▶ RECORDS FOR PROCESSING
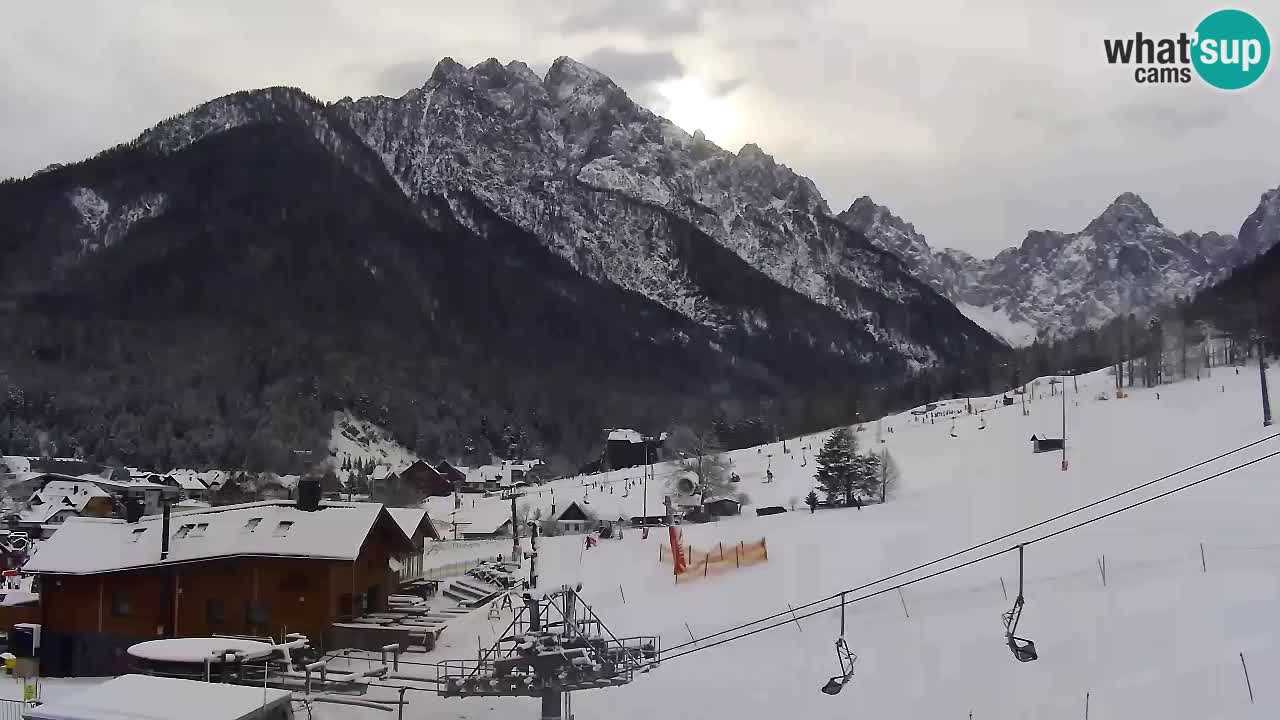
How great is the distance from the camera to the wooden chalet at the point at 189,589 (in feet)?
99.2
---
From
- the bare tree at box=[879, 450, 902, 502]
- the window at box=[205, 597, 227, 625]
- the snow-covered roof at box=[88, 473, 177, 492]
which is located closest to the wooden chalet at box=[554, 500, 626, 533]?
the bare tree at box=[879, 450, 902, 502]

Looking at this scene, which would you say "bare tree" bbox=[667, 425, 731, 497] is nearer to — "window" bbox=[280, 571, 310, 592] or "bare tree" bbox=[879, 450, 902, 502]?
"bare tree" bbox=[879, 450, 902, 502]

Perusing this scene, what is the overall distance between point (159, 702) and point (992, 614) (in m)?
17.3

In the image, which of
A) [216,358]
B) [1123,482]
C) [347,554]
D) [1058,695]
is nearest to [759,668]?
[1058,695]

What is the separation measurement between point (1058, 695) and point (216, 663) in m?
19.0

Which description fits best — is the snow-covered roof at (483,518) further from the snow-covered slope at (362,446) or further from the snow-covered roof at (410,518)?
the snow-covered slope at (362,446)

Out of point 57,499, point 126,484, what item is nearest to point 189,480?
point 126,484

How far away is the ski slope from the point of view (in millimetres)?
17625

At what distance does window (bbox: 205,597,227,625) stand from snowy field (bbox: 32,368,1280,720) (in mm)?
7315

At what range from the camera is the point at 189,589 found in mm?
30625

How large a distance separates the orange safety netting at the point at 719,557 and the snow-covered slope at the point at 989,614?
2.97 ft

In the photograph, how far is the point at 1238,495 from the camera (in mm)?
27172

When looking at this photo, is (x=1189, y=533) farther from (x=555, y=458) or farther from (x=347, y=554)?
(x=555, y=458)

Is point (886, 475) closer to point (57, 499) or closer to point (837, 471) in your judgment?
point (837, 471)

▶ EXERCISE
Count the lines in the data above that contain the string "roof", treating uppercase and lowercase letters as different. Give only the number.

▶ WORKED SOLUTION
2